Oh tired brain – you’re not making this ‘daily writing’ thing easier by being all crazy and caddywhompus. Poetry isn’t working… my rhymes have no rhythm and the words fall flat.
Mostly my mind is filled with anticipatory thoughts, which is fortunate as it’s keeping the voice of fear from screaming incessantly. I’m excited about my new job, lowly and crappy as it might be… it’s a new chapter… a chapter of learning how to reconcile my health with the reality that I have to keep going in spite of what doctors or lawyers say; by rights I should qualify for SSI – doctors and lawyers agree; the courts that drag it out for seven years do not.
However, with the walls crashing down around me I have no choice – it’s try to work 40 hours a week (which, with Oregon’s minimum wage at 9.10, isn’t actually much to live on for two people), on my feet or end up homeless, which would force my kid to spend even more time with the father she hates. I can’t let that happen… so, here I am: Back in the ‘conventional’ workforce vs working from home and, pitifully relying on family.
I’m excited about making it work on my own; regardless of the backlash, but at the same time praying that backlash won’t put me in the hospital.
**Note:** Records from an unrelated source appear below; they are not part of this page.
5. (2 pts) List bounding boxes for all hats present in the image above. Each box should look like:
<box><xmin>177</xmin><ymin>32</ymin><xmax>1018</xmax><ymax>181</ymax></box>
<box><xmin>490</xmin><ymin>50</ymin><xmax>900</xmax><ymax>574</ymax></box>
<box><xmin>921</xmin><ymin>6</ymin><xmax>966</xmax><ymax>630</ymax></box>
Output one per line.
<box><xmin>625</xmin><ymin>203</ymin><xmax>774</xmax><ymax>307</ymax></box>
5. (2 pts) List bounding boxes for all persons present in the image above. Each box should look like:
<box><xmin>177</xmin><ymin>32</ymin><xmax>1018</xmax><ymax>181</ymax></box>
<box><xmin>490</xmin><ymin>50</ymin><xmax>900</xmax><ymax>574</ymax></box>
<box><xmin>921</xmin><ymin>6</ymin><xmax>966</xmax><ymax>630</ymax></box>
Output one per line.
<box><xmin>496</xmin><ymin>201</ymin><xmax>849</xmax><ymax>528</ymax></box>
While working at said crappy job (Which has a few up-sides like getting to wear jeans and show my tattoos) I’ll still be perusing a career as a job development advocate – to help other folks who fall through the cracks figure out how to earn a living around their physical and/or mental issues so they don’t end up featured on the cover of Better Boxes and Hovels.
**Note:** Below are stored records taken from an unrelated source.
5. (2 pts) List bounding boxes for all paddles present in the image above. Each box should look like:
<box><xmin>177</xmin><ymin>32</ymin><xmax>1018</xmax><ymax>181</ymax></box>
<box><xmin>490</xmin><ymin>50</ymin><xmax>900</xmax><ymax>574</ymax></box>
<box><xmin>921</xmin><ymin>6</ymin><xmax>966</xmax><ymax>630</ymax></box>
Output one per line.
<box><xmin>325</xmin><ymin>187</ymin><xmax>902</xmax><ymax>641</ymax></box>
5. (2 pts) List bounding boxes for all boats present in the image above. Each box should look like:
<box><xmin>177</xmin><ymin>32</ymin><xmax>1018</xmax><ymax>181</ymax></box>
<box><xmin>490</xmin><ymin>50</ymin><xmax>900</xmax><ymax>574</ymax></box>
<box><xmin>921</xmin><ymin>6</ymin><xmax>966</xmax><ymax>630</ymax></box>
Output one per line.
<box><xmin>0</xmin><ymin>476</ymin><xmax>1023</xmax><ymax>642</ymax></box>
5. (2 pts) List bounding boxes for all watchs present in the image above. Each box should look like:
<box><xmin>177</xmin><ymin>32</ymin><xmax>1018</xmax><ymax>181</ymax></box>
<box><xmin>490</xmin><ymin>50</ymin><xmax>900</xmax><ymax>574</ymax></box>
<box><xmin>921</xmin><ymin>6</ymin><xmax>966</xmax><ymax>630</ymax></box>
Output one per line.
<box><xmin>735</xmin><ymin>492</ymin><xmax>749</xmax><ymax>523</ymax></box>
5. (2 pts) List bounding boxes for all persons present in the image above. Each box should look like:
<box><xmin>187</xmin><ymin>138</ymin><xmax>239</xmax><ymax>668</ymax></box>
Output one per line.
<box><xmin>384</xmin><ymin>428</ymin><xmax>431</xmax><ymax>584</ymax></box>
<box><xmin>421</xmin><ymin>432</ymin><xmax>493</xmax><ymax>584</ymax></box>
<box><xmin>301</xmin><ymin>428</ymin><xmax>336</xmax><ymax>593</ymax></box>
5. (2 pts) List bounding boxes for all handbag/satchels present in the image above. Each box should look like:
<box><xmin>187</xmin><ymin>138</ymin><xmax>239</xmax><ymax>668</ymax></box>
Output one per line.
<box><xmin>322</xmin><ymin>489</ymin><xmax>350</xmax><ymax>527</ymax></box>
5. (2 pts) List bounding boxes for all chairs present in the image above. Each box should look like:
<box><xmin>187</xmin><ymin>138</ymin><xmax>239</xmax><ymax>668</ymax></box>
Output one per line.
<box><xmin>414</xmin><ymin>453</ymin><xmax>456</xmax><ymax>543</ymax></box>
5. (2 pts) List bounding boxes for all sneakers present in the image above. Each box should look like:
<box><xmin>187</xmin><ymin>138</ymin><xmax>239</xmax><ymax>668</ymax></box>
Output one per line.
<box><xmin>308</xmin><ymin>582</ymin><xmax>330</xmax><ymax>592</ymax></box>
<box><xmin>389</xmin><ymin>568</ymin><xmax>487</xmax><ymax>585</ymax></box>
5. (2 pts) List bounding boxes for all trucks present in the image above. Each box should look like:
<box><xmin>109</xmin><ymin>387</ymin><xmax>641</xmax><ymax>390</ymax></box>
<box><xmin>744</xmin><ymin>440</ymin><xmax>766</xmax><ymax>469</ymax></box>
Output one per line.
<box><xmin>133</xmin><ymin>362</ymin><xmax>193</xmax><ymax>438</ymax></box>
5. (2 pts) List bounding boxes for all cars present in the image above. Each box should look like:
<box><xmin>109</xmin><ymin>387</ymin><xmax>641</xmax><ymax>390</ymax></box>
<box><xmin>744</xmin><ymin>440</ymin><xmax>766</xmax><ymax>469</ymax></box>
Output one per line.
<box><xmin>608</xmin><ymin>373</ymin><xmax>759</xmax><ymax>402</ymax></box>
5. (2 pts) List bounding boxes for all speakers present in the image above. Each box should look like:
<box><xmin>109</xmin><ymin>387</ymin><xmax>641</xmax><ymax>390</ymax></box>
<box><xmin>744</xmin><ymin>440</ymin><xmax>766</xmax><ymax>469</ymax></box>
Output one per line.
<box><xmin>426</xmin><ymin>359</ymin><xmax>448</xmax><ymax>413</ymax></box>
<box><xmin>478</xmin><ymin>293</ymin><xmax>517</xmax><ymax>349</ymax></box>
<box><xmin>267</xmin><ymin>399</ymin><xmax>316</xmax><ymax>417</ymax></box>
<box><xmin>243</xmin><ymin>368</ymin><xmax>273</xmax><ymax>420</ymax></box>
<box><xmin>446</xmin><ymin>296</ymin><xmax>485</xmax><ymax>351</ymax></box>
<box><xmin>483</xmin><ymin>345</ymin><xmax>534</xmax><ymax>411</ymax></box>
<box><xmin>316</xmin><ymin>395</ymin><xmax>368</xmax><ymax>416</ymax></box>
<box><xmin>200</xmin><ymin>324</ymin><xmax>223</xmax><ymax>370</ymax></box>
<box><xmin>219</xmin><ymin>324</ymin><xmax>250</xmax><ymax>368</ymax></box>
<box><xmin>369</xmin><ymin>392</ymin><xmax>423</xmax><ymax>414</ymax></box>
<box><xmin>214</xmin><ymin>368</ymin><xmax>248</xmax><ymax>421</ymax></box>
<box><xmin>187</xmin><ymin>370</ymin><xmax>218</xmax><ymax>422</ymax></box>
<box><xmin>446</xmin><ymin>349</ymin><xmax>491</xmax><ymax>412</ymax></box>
Oh – and I’m still working to publish… poetry, my cookbook a novel… it will all happen. I just need to find that magic place of ‘balance’ – balance of health and wealth and so on and etcetera… it’s a tap-dance really: Kick-ball-change-bandy twist-grind-pitch-kick-hitch-rinse-repeat…
I guess that’s all life really is… one dance after another on the various stages of our life. Perhaps tomorrow I’ll work on a jaunty jig and wind down with a sentimental waltz. Just so long as I keep dancing … *jazz hands* *exit stage left*.